**Work item:**
The task requires restating, word for word, the lines of the entries below from the one containing "phylum: Chordata" through the final one, both included.

>>

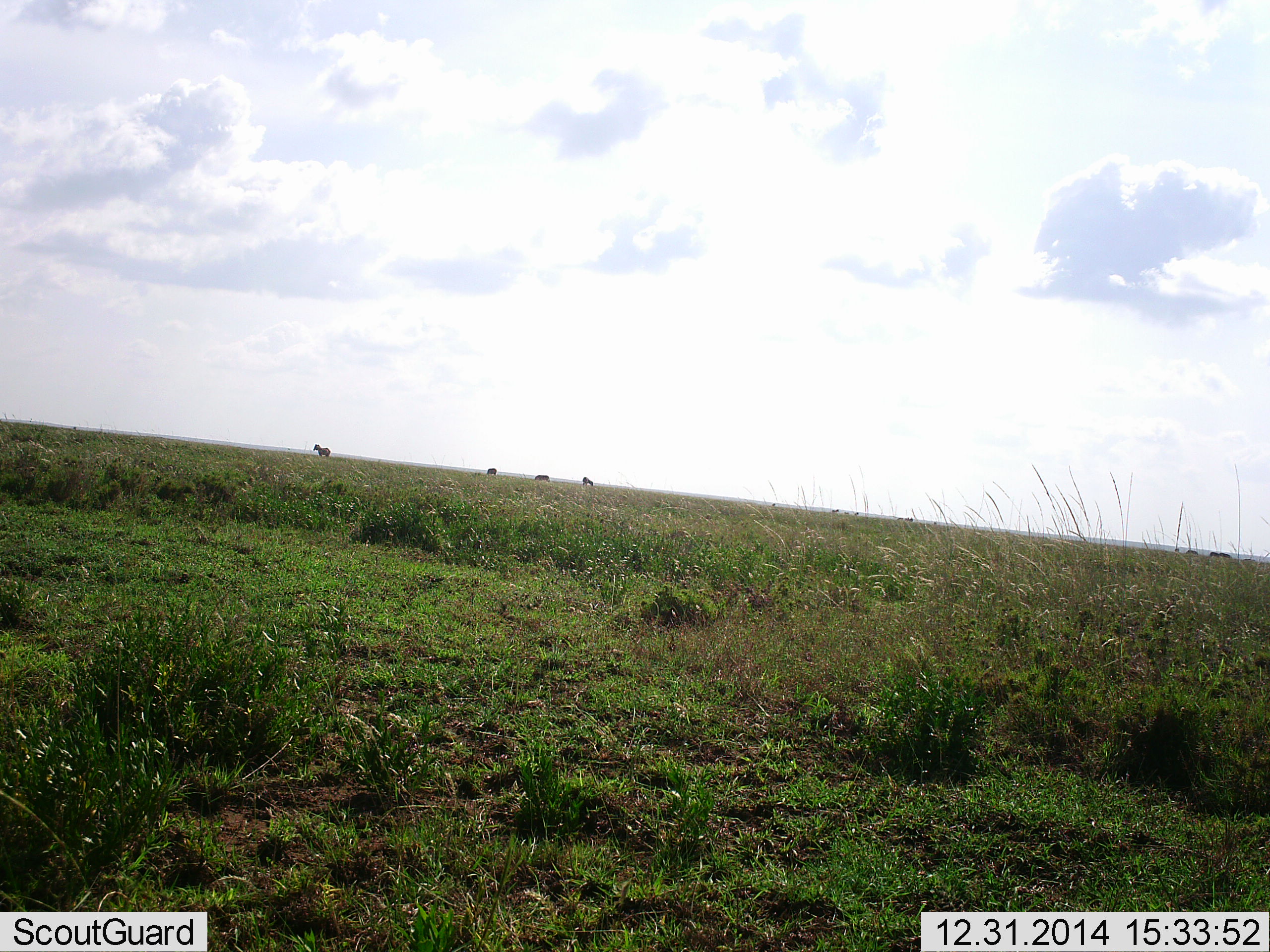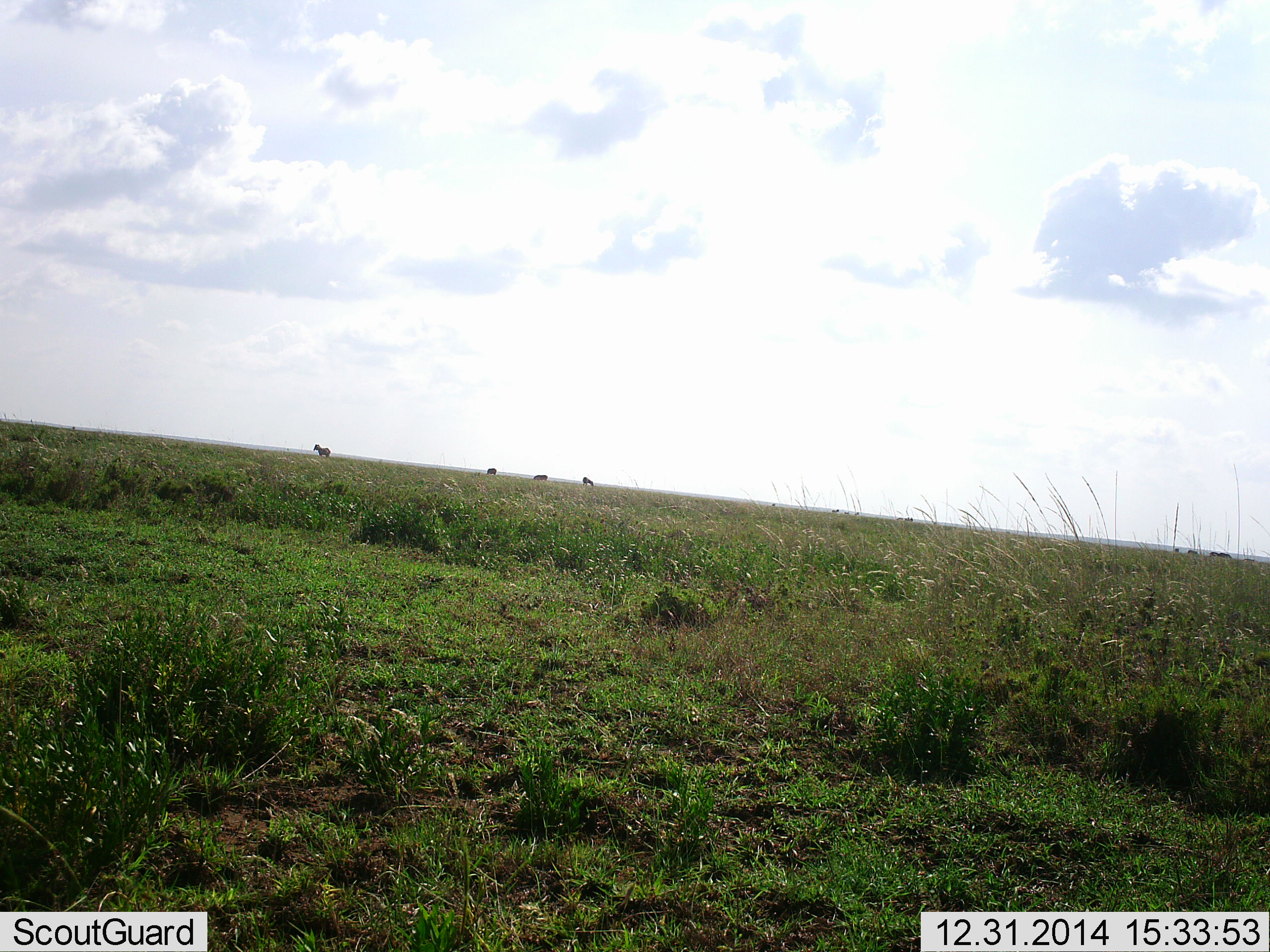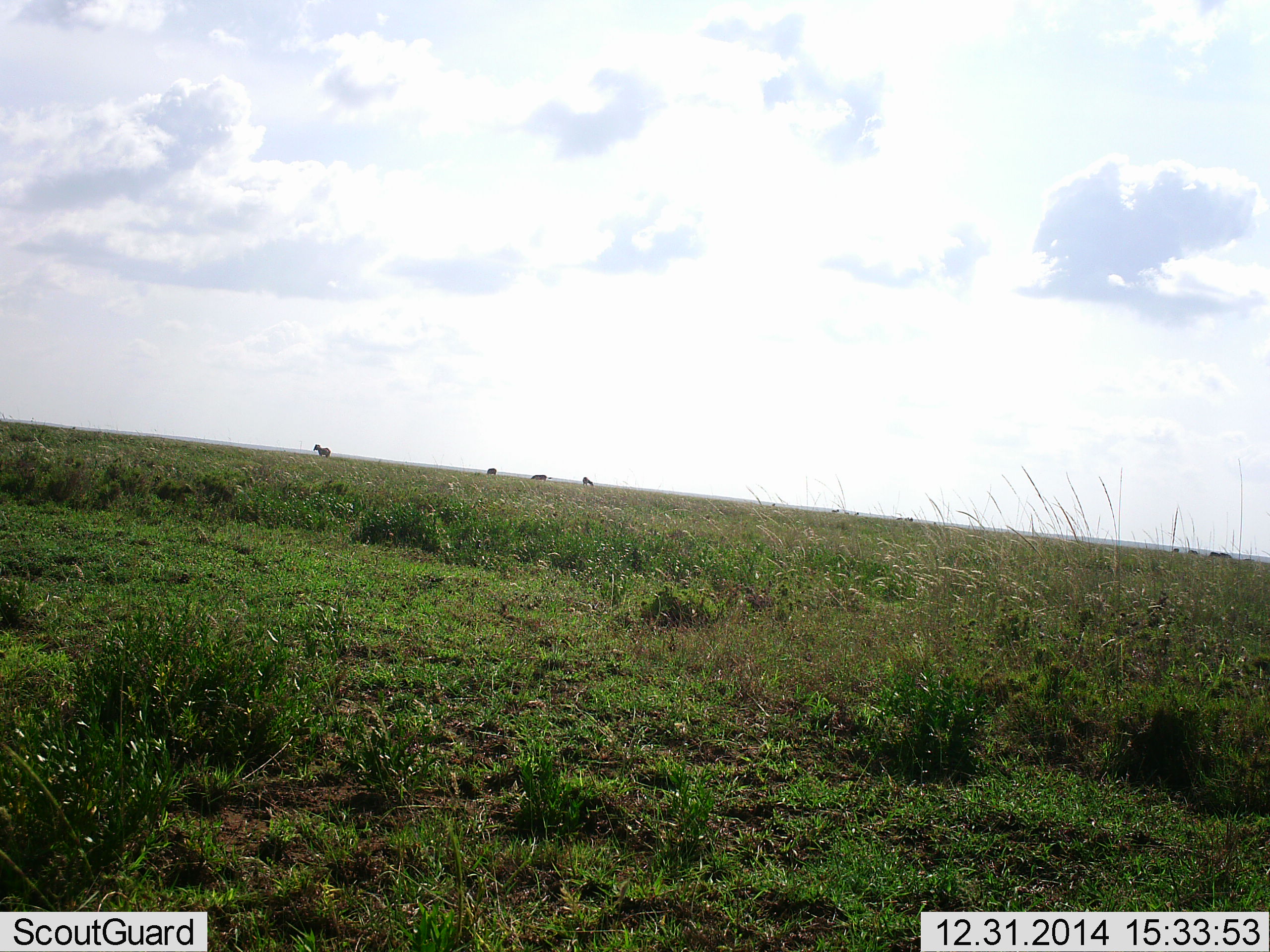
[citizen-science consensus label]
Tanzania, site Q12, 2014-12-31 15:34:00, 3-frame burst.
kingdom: Animalia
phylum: Chordata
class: Mammalia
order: Perissodactyla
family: Equidae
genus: Equus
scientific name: Equus quagga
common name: plains zebra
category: zebra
Zebra (plains zebra) (Equus quagga), count 4. Behavior (volunteer vote fractions): standing 90%, resting 0%, moving 0%, interacting 0%. Young present (vote fraction): 0%. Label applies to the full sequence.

<<

**Completed task:**
phylum: Chordata
class: Mammalia
order: Perissodactyla
family: Equidae
genus: Equus
scientific name: Equus quagga
common name: plains zebra
category: zebra
Zebra (plains zebra) (Equus quagga), count 4. Behavior (volunteer vote fractions): standing 90%, resting 0%, moving 0%, interacting 0%. Young present (vote fraction): 0%. Label applies to the full sequence.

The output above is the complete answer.